I have a question for you and the SB readers. This is our third year living on our rural retreat and fifth year prepping in earnest. We have animals, a large garden, stored food, and other essentials. We’ve come a long way, but I can’t help but think when I survey everything how far we still have to go to become truly self-sufficient. Our garden wouldn’t come close to feeding our family year-round, but I’m already stretched to capacity with the current size, not to mention the animals and general farm chores (like cutting and splitting wood for the winter). Of course, I still have a day job, but it is flexible as I am self-employed. In a TEOTWAWKI scenario, all my time would be freed up for manual labor, but still, true self-sufficiency seems like an illusive dream.

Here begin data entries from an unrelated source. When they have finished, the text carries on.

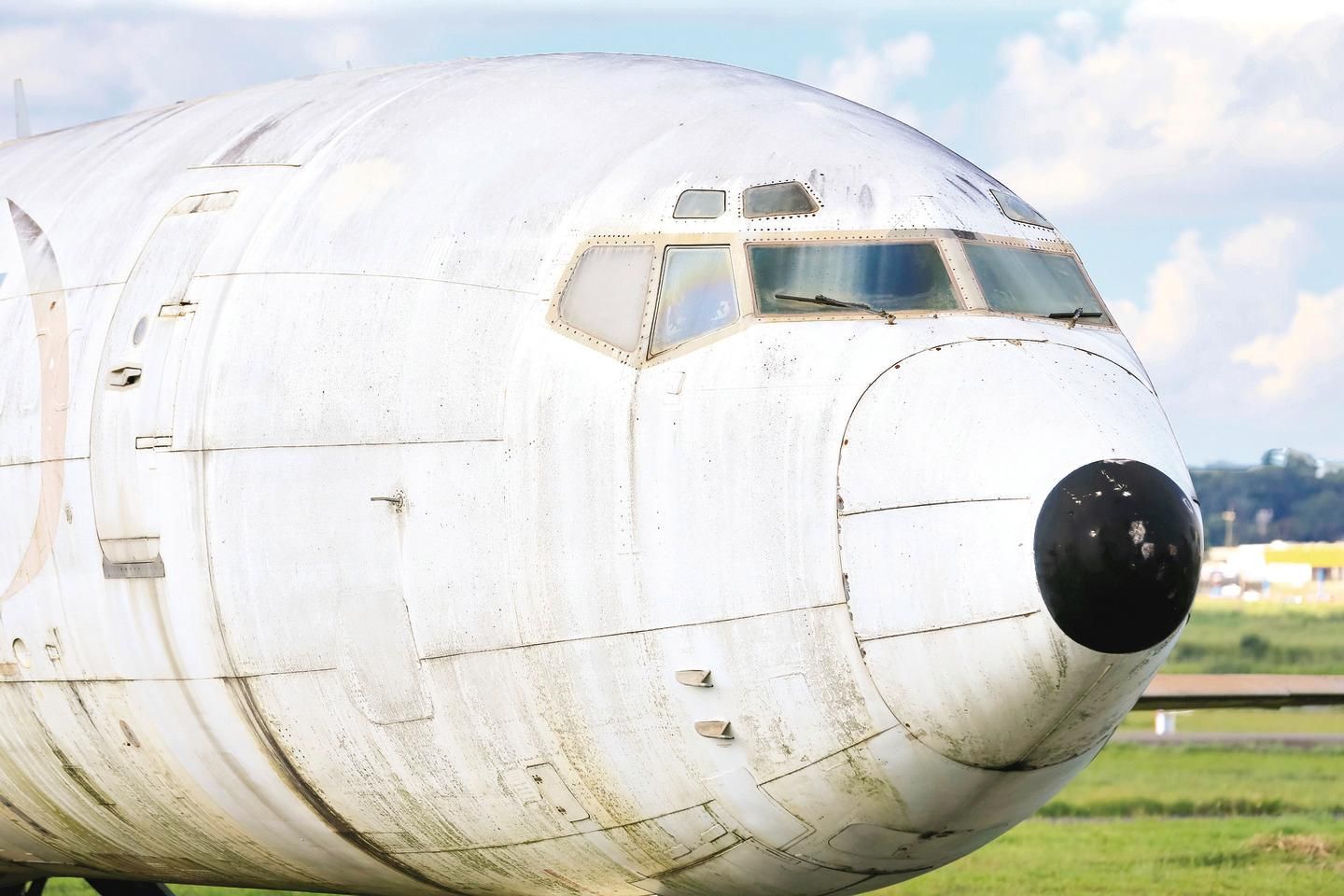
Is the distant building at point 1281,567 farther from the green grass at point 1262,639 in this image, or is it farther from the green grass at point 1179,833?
the green grass at point 1179,833

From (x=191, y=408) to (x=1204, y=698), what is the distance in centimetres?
895

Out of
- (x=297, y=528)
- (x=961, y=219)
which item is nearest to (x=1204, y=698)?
(x=961, y=219)

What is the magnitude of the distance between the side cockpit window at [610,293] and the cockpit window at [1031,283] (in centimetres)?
143

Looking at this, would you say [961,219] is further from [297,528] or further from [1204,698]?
[1204,698]

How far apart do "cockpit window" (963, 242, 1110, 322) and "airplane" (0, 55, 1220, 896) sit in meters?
0.03

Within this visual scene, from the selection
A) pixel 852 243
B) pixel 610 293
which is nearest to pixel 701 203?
pixel 610 293

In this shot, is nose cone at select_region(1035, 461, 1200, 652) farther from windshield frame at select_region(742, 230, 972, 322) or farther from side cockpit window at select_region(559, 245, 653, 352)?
side cockpit window at select_region(559, 245, 653, 352)

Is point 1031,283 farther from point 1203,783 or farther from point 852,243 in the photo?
point 1203,783

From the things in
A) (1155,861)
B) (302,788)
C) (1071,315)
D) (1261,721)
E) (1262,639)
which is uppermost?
(1071,315)

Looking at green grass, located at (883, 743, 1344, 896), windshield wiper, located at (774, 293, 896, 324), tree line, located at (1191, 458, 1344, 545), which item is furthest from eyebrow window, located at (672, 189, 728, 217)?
tree line, located at (1191, 458, 1344, 545)

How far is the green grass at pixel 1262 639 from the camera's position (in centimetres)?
3766

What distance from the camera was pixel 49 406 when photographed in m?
10.0

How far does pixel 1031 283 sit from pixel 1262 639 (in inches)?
1340

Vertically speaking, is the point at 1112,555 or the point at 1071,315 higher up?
the point at 1071,315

I’m curious how others are doing on their quest towards self-sufficiency and if they have any sage advice to share. Thanks – RG

HJL Replies: True, complete self-sufficiency is tough to achieve and generally results in compromises and lifestyle choices that we wouldn’t normally choose. When you have no one else to depend on, you have to produce everything yourself. In 1978, Soviet geologists prospecting in remote Siberia found a family doing just such a thing. The story is quite moving but has a practical side to it. Sans contact with other people, communications skills suffered as did their living conditions. The name of the game was bare minimalist survival, as that was all they could do. Certainly, survival in Siberia is much tougher than independent survival on a tropical island where things grow of their own accord. Locations such as Siberia, or semi-arid deserts, like much of the southwest, mean that much more of your time is taken up with simply providing enough calories to survive.

This is the reason we believe you should surround yourself with like-minded individuals. You can still maintain a relative amount of individuality, yet have the greater strength of the group when it comes to tasks requiring specialization or protection. It’s hard to find the time to shoe your own horse when you are tending a garden tasked with all of your food needs, but one man can certain shoe a village of horses and barter that service for garden produce from those who farm.

Total self-sufficiency can be achieved, but it’s not a lifestyle that I would choose to live when other options are available.